GOAL
Copy every row below without changing a single character.
--- start DATA ENTRIES ---
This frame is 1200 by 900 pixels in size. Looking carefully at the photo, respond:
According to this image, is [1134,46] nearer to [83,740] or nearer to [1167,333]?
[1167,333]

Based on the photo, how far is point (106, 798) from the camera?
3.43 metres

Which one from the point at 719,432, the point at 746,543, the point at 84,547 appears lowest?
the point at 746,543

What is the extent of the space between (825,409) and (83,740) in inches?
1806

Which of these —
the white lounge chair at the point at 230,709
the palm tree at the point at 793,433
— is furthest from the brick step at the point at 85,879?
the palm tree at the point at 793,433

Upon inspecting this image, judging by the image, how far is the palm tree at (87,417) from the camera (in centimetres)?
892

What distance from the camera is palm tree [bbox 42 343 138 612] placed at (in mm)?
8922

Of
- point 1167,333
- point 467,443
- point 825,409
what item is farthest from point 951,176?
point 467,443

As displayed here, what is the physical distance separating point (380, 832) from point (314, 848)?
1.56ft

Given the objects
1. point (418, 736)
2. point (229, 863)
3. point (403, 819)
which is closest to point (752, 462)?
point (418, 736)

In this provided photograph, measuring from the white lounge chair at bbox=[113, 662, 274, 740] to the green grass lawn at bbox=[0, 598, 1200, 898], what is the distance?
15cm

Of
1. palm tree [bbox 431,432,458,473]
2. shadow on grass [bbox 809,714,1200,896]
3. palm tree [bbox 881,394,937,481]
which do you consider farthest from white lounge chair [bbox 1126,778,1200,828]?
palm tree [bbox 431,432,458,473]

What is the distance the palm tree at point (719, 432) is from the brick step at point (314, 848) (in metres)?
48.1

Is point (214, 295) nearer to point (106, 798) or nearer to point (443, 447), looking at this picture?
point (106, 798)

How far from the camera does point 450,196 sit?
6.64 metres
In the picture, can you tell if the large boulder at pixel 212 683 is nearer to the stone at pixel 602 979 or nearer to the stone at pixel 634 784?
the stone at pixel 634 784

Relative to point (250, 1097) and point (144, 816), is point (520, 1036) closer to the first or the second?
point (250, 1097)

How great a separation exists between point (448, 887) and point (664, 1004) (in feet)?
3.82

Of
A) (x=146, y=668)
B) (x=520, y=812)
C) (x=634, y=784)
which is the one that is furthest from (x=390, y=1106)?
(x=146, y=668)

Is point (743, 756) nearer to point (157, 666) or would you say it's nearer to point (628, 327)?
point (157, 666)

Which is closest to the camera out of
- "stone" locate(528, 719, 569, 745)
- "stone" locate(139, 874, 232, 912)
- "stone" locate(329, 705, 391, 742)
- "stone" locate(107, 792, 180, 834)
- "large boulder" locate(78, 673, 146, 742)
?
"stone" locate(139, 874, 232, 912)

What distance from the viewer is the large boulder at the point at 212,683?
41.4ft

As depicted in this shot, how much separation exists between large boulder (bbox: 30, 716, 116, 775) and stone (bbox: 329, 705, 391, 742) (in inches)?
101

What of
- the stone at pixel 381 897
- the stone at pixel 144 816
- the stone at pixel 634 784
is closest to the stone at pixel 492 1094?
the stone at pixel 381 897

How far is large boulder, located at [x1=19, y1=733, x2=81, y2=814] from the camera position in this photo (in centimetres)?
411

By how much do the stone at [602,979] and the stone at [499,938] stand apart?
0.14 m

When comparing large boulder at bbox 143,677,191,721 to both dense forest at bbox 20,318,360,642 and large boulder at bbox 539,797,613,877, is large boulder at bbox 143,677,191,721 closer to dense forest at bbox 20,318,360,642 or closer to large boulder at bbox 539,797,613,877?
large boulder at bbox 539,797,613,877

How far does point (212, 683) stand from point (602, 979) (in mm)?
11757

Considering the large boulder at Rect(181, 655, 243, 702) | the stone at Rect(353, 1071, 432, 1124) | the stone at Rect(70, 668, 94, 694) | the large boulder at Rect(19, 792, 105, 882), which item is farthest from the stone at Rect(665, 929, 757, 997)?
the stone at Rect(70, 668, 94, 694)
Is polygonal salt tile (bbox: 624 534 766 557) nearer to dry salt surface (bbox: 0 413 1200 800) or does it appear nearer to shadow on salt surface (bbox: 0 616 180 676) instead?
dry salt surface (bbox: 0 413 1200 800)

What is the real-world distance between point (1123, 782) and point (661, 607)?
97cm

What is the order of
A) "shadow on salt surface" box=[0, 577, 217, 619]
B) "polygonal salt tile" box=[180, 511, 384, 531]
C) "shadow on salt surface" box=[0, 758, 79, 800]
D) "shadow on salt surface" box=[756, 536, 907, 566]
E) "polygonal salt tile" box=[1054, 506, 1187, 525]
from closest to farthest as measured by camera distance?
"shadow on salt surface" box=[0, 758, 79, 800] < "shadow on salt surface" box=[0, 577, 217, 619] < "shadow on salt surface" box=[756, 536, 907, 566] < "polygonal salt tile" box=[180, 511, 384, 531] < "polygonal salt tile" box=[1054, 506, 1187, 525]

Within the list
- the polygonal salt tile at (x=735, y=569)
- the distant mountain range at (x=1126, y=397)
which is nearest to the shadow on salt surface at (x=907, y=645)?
--- end DATA ENTRIES ---
ANSWER TO THE PROBLEM
This frame is 1200 by 900 pixels in size. Looking carefully at the photo, respond:
According to this image, is [1134,46] nearer to [83,740] or nearer to [1167,333]?
[1167,333]

Based on the photo, how far is point (106, 798) from the camera?
3.43 metres

Which one from the point at 719,432, the point at 746,543, the point at 84,547 appears lowest?
the point at 746,543

What is the extent of the space between (825,409) and (83,740) in inches?
1806

Which of these —
the white lounge chair at the point at 230,709
the palm tree at the point at 793,433
— is furthest from the brick step at the point at 85,879?
the palm tree at the point at 793,433

Upon inspecting this image, judging by the image, how far is the palm tree at (87,417) from the camera (in centimetres)?
892

What distance from the camera is palm tree [bbox 42 343 138 612] placed at (in mm)?
8922

Of
- point 1167,333
- point 467,443
- point 825,409
what item is farthest from point 951,176?
point 467,443

As displayed here, what is the physical distance separating point (380, 832) from point (314, 848)?
1.56ft

Given the objects
1. point (418, 736)
2. point (229, 863)
3. point (403, 819)
which is closest to point (752, 462)?
point (418, 736)

In this provided photograph, measuring from the white lounge chair at bbox=[113, 662, 274, 740] to the green grass lawn at bbox=[0, 598, 1200, 898], what is the distance?
15cm

Of
1. palm tree [bbox 431,432,458,473]
2. shadow on grass [bbox 809,714,1200,896]
3. palm tree [bbox 881,394,937,481]
which do you consider farthest from white lounge chair [bbox 1126,778,1200,828]?
palm tree [bbox 431,432,458,473]

What is the distance the palm tree at point (719, 432) is from the brick step at point (314, 848) (in metres)?
48.1

Is point (214, 295) nearer to point (106, 798) or nearer to point (443, 447), looking at this picture?
point (106, 798)

How far from the camera does point 450,196 sit?
6.64 metres
In the picture, can you tell if the large boulder at pixel 212 683 is nearer to the stone at pixel 602 979 or nearer to the stone at pixel 634 784?
the stone at pixel 634 784

Relative to point (250, 1097) and point (144, 816), is point (520, 1036) closer to the first or the second?
point (250, 1097)

How great a separation exists between point (448, 887) and point (664, 1004) (in feet)?
3.82

Of
A) (x=146, y=668)
B) (x=520, y=812)
C) (x=634, y=784)
which is the one that is furthest from (x=390, y=1106)?
(x=146, y=668)

Is point (743, 756) nearer to point (157, 666) or would you say it's nearer to point (628, 327)?
point (157, 666)

Which is closest to the camera out of
- "stone" locate(528, 719, 569, 745)
- "stone" locate(139, 874, 232, 912)
- "stone" locate(329, 705, 391, 742)
- "stone" locate(107, 792, 180, 834)
- "large boulder" locate(78, 673, 146, 742)
?
"stone" locate(139, 874, 232, 912)

What distance from the viewer is the large boulder at the point at 212,683?
41.4ft

As depicted in this shot, how much separation exists between large boulder (bbox: 30, 716, 116, 775) and stone (bbox: 329, 705, 391, 742) (in inches)?
101

What of
- the stone at pixel 381 897
- the stone at pixel 144 816
- the stone at pixel 634 784
is closest to the stone at pixel 492 1094?
the stone at pixel 381 897

How far is large boulder, located at [x1=19, y1=733, x2=81, y2=814] from the camera position in this photo (in centimetres)?
411

By how much do the stone at [602,979] and the stone at [499,938] stand apart?
0.14 m

When comparing large boulder at bbox 143,677,191,721 to both dense forest at bbox 20,318,360,642 and large boulder at bbox 539,797,613,877, is large boulder at bbox 143,677,191,721 closer to dense forest at bbox 20,318,360,642 or closer to large boulder at bbox 539,797,613,877?
large boulder at bbox 539,797,613,877

How far does point (212, 683) stand from point (602, 979) (in mm)?
11757

Considering the large boulder at Rect(181, 655, 243, 702) | the stone at Rect(353, 1071, 432, 1124) | the stone at Rect(70, 668, 94, 694) | the large boulder at Rect(19, 792, 105, 882), which item is farthest from the stone at Rect(665, 929, 757, 997)?
the stone at Rect(70, 668, 94, 694)
Is polygonal salt tile (bbox: 624 534 766 557) nearer to dry salt surface (bbox: 0 413 1200 800) or does it appear nearer to shadow on salt surface (bbox: 0 616 180 676) instead?
dry salt surface (bbox: 0 413 1200 800)

What is the real-world distance between point (1123, 782) and point (661, 607)?
97cm

What is the order of
A) "shadow on salt surface" box=[0, 577, 217, 619]
B) "polygonal salt tile" box=[180, 511, 384, 531]
C) "shadow on salt surface" box=[0, 758, 79, 800]
D) "shadow on salt surface" box=[756, 536, 907, 566]
E) "polygonal salt tile" box=[1054, 506, 1187, 525]
from closest to farthest as measured by camera distance?
"shadow on salt surface" box=[0, 758, 79, 800] < "shadow on salt surface" box=[0, 577, 217, 619] < "shadow on salt surface" box=[756, 536, 907, 566] < "polygonal salt tile" box=[180, 511, 384, 531] < "polygonal salt tile" box=[1054, 506, 1187, 525]

Within the list
- the polygonal salt tile at (x=735, y=569)
- the distant mountain range at (x=1126, y=397)
which is nearest to the shadow on salt surface at (x=907, y=645)?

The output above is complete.